Could you transcribe exactly the lines below, from the line with "5/21 RCC文化センター勉強会" through the line with "스마트솔루션 세일즈(SmartSolutionSales) apk", and nothing else, leaving out the pictures?
################
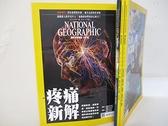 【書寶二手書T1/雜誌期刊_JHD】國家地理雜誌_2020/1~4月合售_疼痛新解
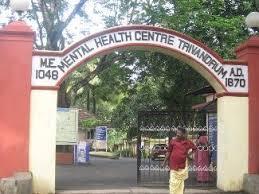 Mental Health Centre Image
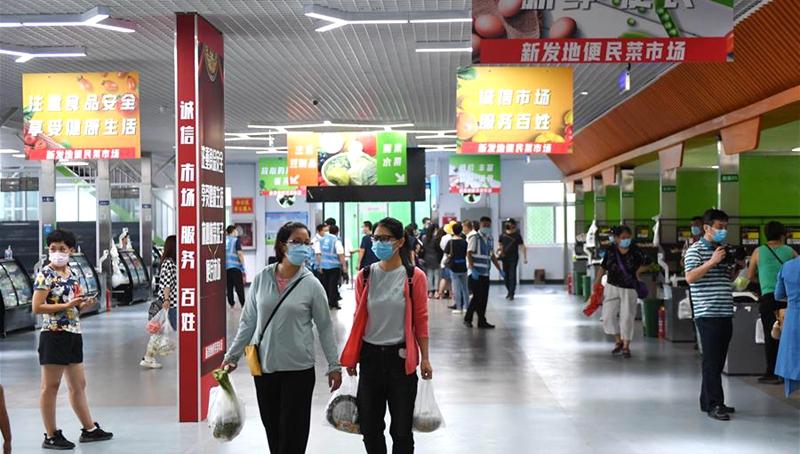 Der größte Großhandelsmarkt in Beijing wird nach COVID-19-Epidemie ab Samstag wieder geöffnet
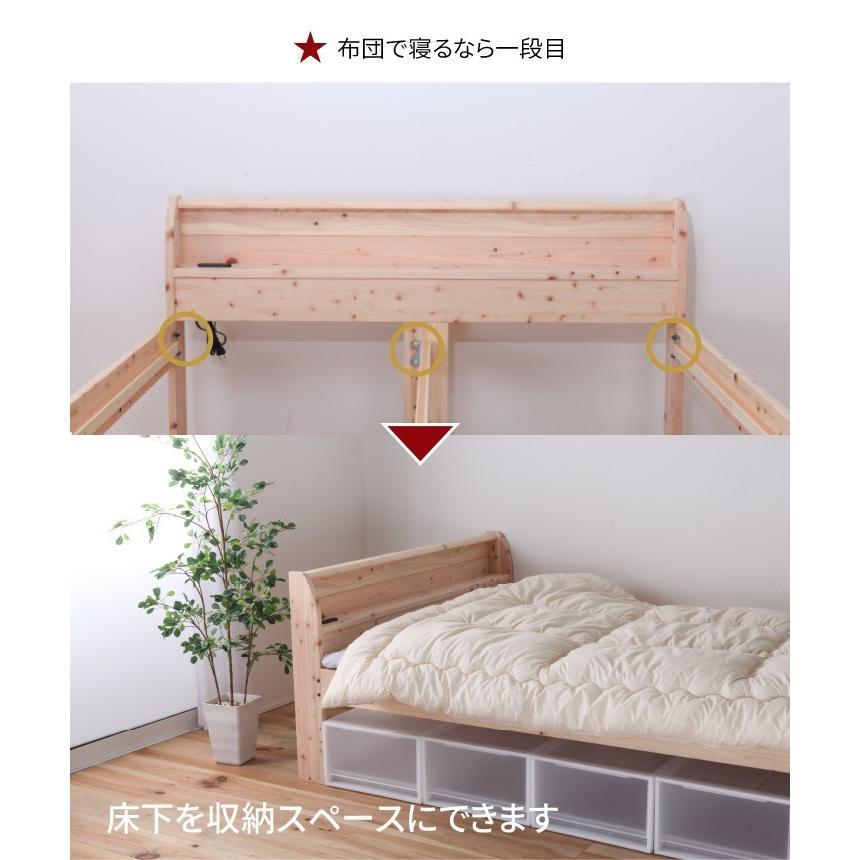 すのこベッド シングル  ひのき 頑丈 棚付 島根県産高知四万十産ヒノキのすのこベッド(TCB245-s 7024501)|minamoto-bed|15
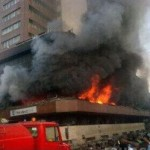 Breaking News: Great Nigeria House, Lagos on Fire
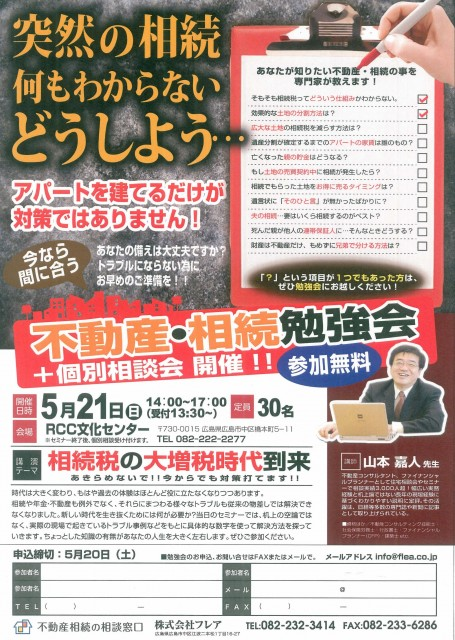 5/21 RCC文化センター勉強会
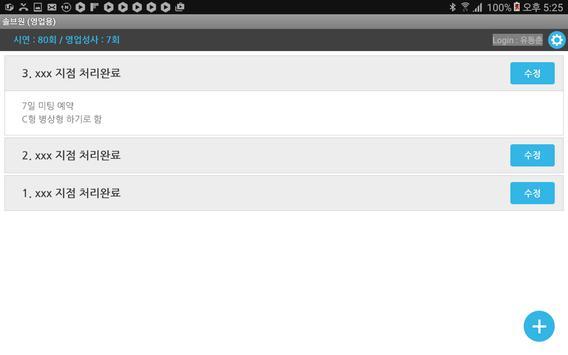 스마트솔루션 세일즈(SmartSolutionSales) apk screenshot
################
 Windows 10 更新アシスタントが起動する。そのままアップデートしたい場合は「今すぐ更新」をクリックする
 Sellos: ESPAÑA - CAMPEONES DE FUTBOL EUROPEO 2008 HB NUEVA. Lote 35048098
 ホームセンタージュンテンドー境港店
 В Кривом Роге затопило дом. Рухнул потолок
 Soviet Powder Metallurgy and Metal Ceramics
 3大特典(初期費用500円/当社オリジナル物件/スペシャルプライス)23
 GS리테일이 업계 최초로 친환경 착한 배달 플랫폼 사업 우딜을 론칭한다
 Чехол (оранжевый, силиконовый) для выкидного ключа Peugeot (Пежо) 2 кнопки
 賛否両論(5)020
################
ANSWER FOR THIS EXERCISE:
 5/21 RCC文化センター勉強会
 스마트솔루션 세일즈(SmartSolutionSales) apk screenshot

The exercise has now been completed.